Designing Multi-Tenant Fintech Backends with Fastify and Cloud Spanner
What a year of building a payments platform taught me about tenancy, isolation, and boring reliability
For the past year and a half I've been building a multi-tenant fintech platform - Fastify on the backend, Next.js up front, Google Cloud Spanner underneath. Payments is a domain where “move fast and break things” reads like a threat, so most of what I've learned is about making systems boring in the best possible way. Here's what actually mattered.
Pick your tenancy model before it picks you
The first real decision in any multi-tenant system is isolation. Database-per-tenant gives you the strongest walls and the worst operational story: migrations multiply, connection pools fragment, and onboarding a merchant means provisioning infrastructure. We went with shared tables and a tenant_id column on every row, enforced at the query layer - not in each handler's good intentions.
The rule that saved us: no query runs without a tenant context. We wrapped our data access so the tenant ID comes from the authenticated request, never from the request body. A tenant ID in a POST payload is an invitation to read someone else's ledger.
RBAC belongs in the request lifecycle, not the handler
Fastify's hook system is the quiet hero of this platform. Role checks live in a preHandler hook, declared per route, so a handler body never has to ask “is this user allowed to be here?” - by the time it runs, that question is answered.
app.get(
"/merchants/:id/settlements",
{ preHandler: requireRole("merchant:read") },
async (req) => {
// req.tenant is set by an earlier hook from the verified JWT.
// No tenant or role logic lives in the handler.
return settlements.list(req.tenant.id, req.params.id);
}
);This sounds obvious until you inherit a codebase where authorization is a copy-pasted if-statement in forty handlers, thirty-eight of which are correct.
Spanner rewards thinking in hierarchies
Cloud Spanner gives you horizontal scale with real SQL semantics, but it wants you to model data the way it's accessed. Interleaving merchant-owned rows under the merchant table keeps a tenant's working set physically close, and it made our most common query shape - “everything about this merchant” - cheap. The tradeoff is that you commit to an access hierarchy early. We spent more time on schema design than on any other architectural decision, and it was worth it.

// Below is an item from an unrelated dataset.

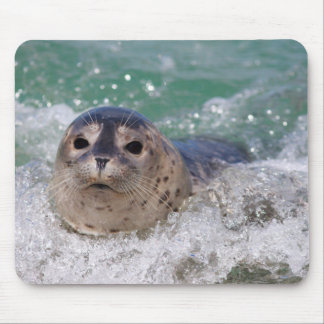 A baby seal surfing mouse pad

Automation is a product feature
Merchant onboarding used to be a chain of manual steps: CRM entry, KYC checks, gateway configuration. We automated the pipeline end to end - Zoho CRM integration, document validation, gateway provisioning - and onboarding time dropped 35%. The lesson wasn't “automation is good.” It was that onboarding is the first impression of your platform, and every manual step is a place where a customer waits.

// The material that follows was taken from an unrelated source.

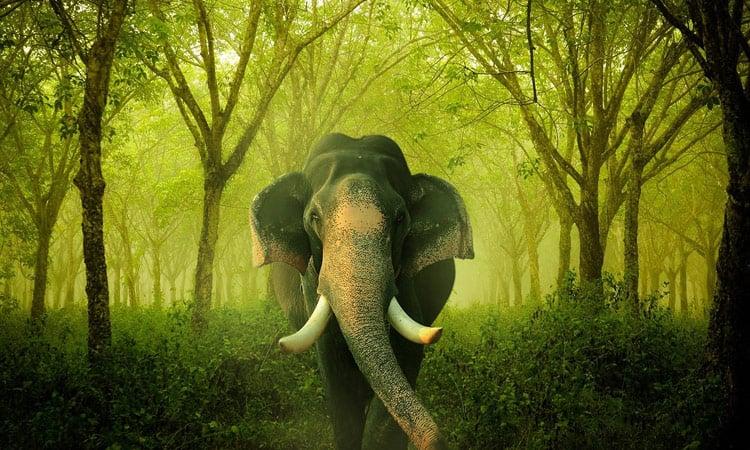Prächtiger Indischer Elefant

Test coverage as a payments requirement
- We hold the platform above 80% test coverage, enforced in CI. In fintech this isn't vanity - a refund path that silently regresses is a financial incident, not a bug ticket.
- Contract tests around payment gateway integrations caught more real bugs than unit tests ever did. Third parties change behavior; your tests should notice before your customers do.

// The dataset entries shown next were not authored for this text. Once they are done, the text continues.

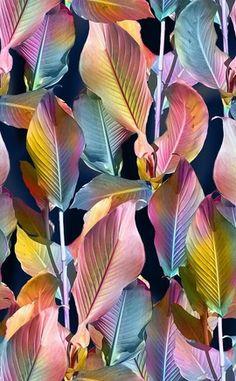 Leaves Wine Bottle Design, Plant Wallpaper, Christmas Frames, Tropical Art, Watercolor Leaves, Vintage Design, Mixed Media Canvas, Linocut Prints, Leaf Prints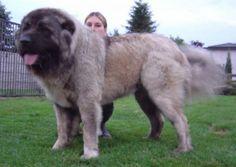 King of dogs: Caucasian Shepherd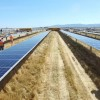 Plans For More Big Solar Farms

- CI/CD means deploys are boring. Boring deploys mean you deploy often. Deploying often means small diffs, and small diffs are debuggable.
What I'd tell past me
Multi-tenancy is not a feature you add - it's a constraint you design under from day one. Put tenancy and authorization in the request lifecycle, model your data around real access patterns, and automate anything a customer has to wait for. None of it is glamorous. All of it is why the system holds.